Scene-based reasoning items:
──────────────────────────────

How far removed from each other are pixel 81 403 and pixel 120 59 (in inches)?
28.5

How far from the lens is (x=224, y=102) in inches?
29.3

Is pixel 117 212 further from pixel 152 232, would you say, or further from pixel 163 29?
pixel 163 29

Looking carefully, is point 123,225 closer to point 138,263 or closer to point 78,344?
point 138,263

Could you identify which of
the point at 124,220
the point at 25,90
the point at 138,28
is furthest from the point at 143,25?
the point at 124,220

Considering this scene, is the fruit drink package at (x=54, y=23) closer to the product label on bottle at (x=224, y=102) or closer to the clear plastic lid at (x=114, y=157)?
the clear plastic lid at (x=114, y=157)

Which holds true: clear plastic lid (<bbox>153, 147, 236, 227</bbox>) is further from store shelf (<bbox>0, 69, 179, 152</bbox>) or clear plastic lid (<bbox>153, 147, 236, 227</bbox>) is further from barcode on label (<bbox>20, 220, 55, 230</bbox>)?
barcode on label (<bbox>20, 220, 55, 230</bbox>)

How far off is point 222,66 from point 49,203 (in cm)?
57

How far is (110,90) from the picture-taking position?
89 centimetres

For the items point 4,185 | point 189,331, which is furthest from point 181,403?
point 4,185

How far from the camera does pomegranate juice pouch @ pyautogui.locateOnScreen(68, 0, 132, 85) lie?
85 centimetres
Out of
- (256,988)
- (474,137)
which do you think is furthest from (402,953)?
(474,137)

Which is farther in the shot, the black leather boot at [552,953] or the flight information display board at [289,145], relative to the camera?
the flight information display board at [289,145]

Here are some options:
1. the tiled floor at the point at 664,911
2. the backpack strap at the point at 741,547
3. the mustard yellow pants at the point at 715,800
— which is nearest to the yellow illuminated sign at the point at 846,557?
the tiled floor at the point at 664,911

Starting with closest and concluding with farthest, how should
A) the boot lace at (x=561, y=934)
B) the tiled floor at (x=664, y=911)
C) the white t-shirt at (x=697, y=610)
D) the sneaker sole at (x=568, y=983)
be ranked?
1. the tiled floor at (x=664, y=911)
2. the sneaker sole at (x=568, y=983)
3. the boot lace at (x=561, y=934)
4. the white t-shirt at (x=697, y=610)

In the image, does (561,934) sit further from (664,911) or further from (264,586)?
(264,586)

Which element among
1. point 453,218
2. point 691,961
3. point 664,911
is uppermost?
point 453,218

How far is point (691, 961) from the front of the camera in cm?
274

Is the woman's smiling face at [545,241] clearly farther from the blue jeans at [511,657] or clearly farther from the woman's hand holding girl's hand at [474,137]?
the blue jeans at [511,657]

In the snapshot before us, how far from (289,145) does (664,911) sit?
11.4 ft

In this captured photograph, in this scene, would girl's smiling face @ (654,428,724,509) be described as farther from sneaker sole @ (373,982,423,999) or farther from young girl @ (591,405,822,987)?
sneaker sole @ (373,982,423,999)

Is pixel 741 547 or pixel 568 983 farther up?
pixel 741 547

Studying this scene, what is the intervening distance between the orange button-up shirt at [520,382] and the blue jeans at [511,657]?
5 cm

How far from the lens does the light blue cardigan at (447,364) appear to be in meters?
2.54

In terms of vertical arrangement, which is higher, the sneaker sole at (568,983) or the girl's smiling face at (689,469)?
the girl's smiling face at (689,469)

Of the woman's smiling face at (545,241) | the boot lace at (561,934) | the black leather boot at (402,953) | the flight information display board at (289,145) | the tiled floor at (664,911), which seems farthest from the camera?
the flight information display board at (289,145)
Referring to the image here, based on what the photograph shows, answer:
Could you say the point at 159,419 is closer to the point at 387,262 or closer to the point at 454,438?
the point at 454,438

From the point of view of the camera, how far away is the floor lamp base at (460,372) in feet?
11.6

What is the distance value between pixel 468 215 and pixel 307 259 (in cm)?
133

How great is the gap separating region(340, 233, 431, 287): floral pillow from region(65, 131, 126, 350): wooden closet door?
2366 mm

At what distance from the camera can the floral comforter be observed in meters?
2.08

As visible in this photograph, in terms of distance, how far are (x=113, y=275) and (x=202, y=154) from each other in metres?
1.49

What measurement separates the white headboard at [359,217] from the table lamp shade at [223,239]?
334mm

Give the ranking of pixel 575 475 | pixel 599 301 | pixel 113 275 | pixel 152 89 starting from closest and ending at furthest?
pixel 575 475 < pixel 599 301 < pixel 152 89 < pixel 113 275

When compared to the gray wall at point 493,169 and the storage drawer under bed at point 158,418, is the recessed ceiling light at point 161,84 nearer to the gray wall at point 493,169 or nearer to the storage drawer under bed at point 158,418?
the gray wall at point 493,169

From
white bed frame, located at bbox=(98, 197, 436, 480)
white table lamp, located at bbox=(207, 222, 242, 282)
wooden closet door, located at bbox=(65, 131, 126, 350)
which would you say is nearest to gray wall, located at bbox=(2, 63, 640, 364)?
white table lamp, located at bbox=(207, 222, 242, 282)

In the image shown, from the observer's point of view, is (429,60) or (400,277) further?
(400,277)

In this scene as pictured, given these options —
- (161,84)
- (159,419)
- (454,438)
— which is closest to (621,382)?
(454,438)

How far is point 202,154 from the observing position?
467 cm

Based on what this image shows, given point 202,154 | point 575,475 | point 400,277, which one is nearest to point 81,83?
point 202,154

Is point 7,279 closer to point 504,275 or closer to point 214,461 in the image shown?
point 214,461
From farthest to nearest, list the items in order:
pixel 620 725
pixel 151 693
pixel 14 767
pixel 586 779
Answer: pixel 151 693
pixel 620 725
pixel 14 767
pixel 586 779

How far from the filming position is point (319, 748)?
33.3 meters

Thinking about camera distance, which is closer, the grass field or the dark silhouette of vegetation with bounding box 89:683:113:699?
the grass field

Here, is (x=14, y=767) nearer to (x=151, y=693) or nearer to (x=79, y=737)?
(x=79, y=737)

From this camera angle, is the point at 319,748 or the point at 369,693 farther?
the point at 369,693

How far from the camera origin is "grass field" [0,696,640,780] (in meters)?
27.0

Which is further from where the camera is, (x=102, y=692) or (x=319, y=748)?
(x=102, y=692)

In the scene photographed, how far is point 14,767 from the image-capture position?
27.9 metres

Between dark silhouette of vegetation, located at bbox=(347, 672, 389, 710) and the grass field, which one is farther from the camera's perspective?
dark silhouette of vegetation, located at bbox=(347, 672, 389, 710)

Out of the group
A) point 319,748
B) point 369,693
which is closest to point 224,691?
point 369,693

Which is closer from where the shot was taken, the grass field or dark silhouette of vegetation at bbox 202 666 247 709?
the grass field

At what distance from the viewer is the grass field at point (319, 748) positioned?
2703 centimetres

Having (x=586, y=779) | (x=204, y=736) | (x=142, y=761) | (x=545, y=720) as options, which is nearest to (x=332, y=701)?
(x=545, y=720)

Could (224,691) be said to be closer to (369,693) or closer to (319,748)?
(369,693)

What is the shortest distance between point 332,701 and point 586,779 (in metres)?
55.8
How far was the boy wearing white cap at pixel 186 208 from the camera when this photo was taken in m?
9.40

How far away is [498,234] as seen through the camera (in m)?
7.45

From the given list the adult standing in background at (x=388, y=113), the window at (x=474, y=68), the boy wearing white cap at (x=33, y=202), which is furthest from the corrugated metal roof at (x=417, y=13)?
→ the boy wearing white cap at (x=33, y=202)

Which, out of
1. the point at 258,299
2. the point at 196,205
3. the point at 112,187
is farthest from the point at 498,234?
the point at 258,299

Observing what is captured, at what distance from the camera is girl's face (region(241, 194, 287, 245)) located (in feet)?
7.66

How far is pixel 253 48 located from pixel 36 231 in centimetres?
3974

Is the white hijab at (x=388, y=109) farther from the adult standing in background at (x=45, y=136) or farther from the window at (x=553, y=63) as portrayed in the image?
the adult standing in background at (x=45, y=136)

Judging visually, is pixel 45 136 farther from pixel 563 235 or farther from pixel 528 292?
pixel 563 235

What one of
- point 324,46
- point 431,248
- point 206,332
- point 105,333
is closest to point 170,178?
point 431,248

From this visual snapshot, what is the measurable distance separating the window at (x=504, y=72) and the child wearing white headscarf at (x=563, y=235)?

──────────────────────────────

» **INSTRUCTIONS TO FOLLOW**:
Reproduce the items from the beginning through the line containing "4. the white t-shirt at (x=697, y=610)", substituting "grocery shelf" for "store shelf" and leaving all else unchanged.

» **SOLUTION TO THIS TASK**:
How far removed from each other are pixel 81 403 and pixel 120 59 (in inches)?
28.5

How far from the lens is (x=224, y=102) in inches?
29.3

Is pixel 117 212 further from pixel 152 232, would you say, or further from pixel 163 29?
pixel 163 29

Looking carefully, is point 123,225 closer to point 138,263 or closer to point 78,344?
point 138,263

Could you identify which of
the point at 124,220
the point at 25,90
the point at 138,28
is furthest from the point at 143,25?
the point at 124,220

Considering this scene, is the fruit drink package at (x=54, y=23) closer to the product label on bottle at (x=224, y=102) or closer to the clear plastic lid at (x=114, y=157)?
the clear plastic lid at (x=114, y=157)

Which holds true: clear plastic lid (<bbox>153, 147, 236, 227</bbox>) is further from grocery shelf (<bbox>0, 69, 179, 152</bbox>) or clear plastic lid (<bbox>153, 147, 236, 227</bbox>) is further from barcode on label (<bbox>20, 220, 55, 230</bbox>)?
barcode on label (<bbox>20, 220, 55, 230</bbox>)

How far off is point 222,66 from point 49,203 (in cm)?
57

How far is (110,90) from the picture-taking position?
89 centimetres

For the items point 4,185 | point 189,331, which is furthest from point 181,403?
point 4,185

How far from the camera does pomegranate juice pouch @ pyautogui.locateOnScreen(68, 0, 132, 85) lie?
85 centimetres
Out of
- (256,988)
- (474,137)
which do you think is furthest from (402,953)?
(474,137)

Which is farther in the shot, the black leather boot at [552,953] or the flight information display board at [289,145], relative to the camera?
the flight information display board at [289,145]

Here are some options:
1. the tiled floor at the point at 664,911
2. the backpack strap at the point at 741,547
3. the mustard yellow pants at the point at 715,800
— which is nearest to the yellow illuminated sign at the point at 846,557?
the tiled floor at the point at 664,911

Starting with closest and concluding with farthest, how should
A) the boot lace at (x=561, y=934)
B) the tiled floor at (x=664, y=911)
C) the white t-shirt at (x=697, y=610)
D) the sneaker sole at (x=568, y=983)
be ranked?
1. the tiled floor at (x=664, y=911)
2. the sneaker sole at (x=568, y=983)
3. the boot lace at (x=561, y=934)
4. the white t-shirt at (x=697, y=610)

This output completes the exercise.